PERHAPS YOU'VE been watching World Cup soccer on TV, and you're tempted to get up off the sofa and try the game yourself. Allow me to offer you these words of encouragement: Get back on the sofa.
I say this because recently I played in a soccer game (or "match") on a regulation soccer field or ("pitch"), and I wound up fearing for the safety of my most sensitive male anatomical parts (or "Roscoes").
I blame my wife. She's a sportswriter, and she covers South Florida's Major League Soccer team, which is called the "Miami Fusion." I attend most of the games, because I like to sit in the press box and help the sportswriters by offering knowledgeable soccer observations such as, "I bet that hurts when they hit it with their heads!" and "There's the beer vendor!"
The reason I know so much about soccer is that I used to play it myself, as a college freshperson in 1965. The type of soccer I played was "intramurals," which comes from the Greek words "intra," meaning "guys," and "murals," meaning "who are not trying too hard." If the ball happened to come directly to us, we'd try to kick it, but we did not go looking to get involved.
So, when my wife and I were asked to play in a match between the media and the staff of the Miami Fusion, I said sure. I figured we'd jog around in the vicinity of the ball for a few friendly minutes, then go to a restaurant.

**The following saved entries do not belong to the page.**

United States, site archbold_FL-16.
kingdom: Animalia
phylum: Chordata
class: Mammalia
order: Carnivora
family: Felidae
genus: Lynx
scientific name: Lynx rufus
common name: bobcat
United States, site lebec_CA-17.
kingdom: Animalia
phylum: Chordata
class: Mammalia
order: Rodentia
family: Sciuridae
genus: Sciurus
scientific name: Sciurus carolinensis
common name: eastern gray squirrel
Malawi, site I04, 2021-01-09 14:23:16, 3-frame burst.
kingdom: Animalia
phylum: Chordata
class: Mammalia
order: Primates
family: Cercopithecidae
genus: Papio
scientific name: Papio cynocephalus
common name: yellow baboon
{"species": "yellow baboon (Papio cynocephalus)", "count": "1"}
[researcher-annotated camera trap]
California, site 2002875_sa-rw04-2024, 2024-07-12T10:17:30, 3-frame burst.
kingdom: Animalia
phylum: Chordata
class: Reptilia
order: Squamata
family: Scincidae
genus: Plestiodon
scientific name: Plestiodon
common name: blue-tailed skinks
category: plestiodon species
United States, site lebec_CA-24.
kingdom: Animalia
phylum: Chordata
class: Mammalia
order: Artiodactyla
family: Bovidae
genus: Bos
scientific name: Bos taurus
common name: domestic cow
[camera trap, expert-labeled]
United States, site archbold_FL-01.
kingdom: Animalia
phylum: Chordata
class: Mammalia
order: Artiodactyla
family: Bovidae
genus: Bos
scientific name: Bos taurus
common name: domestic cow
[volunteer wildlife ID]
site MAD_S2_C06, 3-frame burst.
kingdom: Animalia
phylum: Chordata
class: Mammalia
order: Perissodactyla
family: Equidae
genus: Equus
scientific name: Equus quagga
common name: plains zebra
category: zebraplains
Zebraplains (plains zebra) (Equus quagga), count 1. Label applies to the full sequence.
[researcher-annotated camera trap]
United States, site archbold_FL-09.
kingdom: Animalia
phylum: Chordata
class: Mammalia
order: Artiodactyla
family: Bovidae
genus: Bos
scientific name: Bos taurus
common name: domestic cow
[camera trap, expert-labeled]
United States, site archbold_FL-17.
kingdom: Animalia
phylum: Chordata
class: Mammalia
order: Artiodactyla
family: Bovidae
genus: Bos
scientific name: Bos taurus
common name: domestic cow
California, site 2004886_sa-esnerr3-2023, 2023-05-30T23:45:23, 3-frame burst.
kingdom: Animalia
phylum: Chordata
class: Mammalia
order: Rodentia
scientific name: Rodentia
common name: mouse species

I was an idiot. Most of the other people, on both teams, were serious, cleat-wearing soccer players. Some had played on professional teams, where they ate intramural players for their team snack. They were shouting Spanish soccer expressions that translate roughly to: "I shall kick the ball with great velocity, so stand clear, lest it pass through your torso and travel a great distance farther with your pancreas clinging to it!"
The other problem was the size of the playing field. It always appeared, from up in the press box, to be about the size of a football field, but when I actually stood on it, I realized it was much closer, in terms of square footage, to Kansas.
When the game started, I ran around in a sort of ampersand pattern. One time the ball came directly toward me, and I was about to kick it when I heard cleated footsteps approaching from behind at an estimated 140 miles per hour. Because I am a free-thinking '90s guy, I'm not ashamed to say that it was a woman player who knocked me sideways like an inflatable Bozo doll and took the ball away. I am ashamed to say that I was replaced in the lineup by a man named Leo Mueller who is - I swear I am not making this up - 89 years old. Leo took up soccer in his late 60s, and he played way better than I did, despite the fact that he has about the same foot speed as a geranium.
At halftime, my wife, who had also been running around out there somewhere, came to me on the sideline. I figured that, as a competitive person and sports journalist, she wanted to discuss tactics.
She said: "Do these shorts look too big?"
As a veteran male, I know it's a big mistake to answer that type of question, so I trotted onto the field for the second half. This was an even bigger mistake, because I wound up being part of a "wall." This happens when your team commits a foul, and the other team gets to kick the ball at your goal, so the players on your team line up in front of the kicker to try to block the shot. All the men put both hands over the part of their body that they value the most, which, needless to say, is not their brains.
Fortunately, the ball was kicked in such a way that nobody in the wall will have to change choir sections, if you get my drift. Finally, after about a month, the game ended. I will frankly admit that the Fusion staff team was a lot better than the media team. But since the media get to write the story, I'm stating here, for the official record, that we won 158 to 3, and I personally scored nine touchdowns. So all in all, it was a lot of fun, and I look forward to playing soccer again. When they pry my cold, dead butt off the sofa.